Morionem didn’t know how to answer that. “Wait, how did you get here?” The question confused Brádach, and brought memories he wish he didn’t have. He gave a long sigh.

“If I’m going to die anyways, it’s time I tell my story to someone.”

“Don’t say th-”

“Shut up.” He said, menacing. Morionem saw the orc’s eyes piercing him from above as he halted. Brádach then stared forwards and walked concentrated. “I lived a normal life in my city. Lived with my mother, my father and my older brother. Mom took care of the house, dad had a store, brother eventually worked alongside him.”

Morionem wondered how his father could be both a priest and a shopkeeper, but didn’t dare to ask. The orc gave a small smirk. “Used to call him ‘Ugly Ape’ because he was hairy all over his body, eventually even more than my father. When I was a kid, mom taught me both the letters and the numbers. When I grew up a little I started helping dad and Ape in the store, and my dad taught me both history and story, and most things I’ve learned.”

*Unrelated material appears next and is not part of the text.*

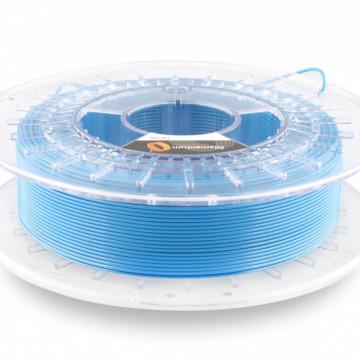 Filament Flexifill TPU 92A Sky Blue (albastru deschis) 500g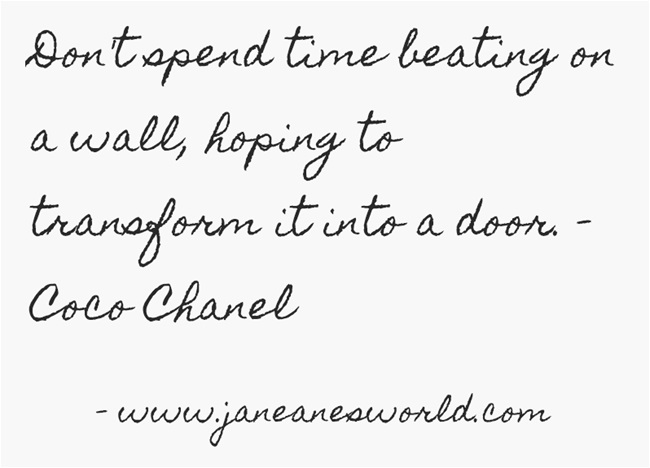 women's history month coco chanel www.janeanesworld.com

Brágard almost tripped, although he disguised it to keep the fierce appearance. “When I was old enough, they told me since my brother would inherit the shop and work there that I should work as something else. They let me pick, and I picked craft.” The idea of the menacing humanoid crafting something seemed amusing for Morionem, but he tried his best to be respectful and not laugh. At least not in a way the orc would notice. “So I learned how to tell a metal apart from the other, how to melt it, how to give it shape. How to make iron, to give it shape, to mix together with leather for a comfortable grip or light armor. That’s where I learned everything else I know.”

There was a short moment of silence. “My father told me stories about berserkers. Those were orcs who not only were immune to the touch of fire, but could actually breathe a stream of it or just set their bodies ablaze out of sheer willpower. They also could grow twice as big, and turn into blood hungry monsters, more beast than orc, that would never stop fighting. He said that people also believed red skinned orcs were more likely to berserker than others. Then he said that was bullshit, and all orcs were equally capable of being a fire mage, or even an earth mage. Also that some orcs knew techniques that allowed them to control fire without using magic, and there were rumours about a similar, although secret, technique for controlling earth. But he also told me that not much is known about orcs that could turn into beasts, if that was true or how true it was.”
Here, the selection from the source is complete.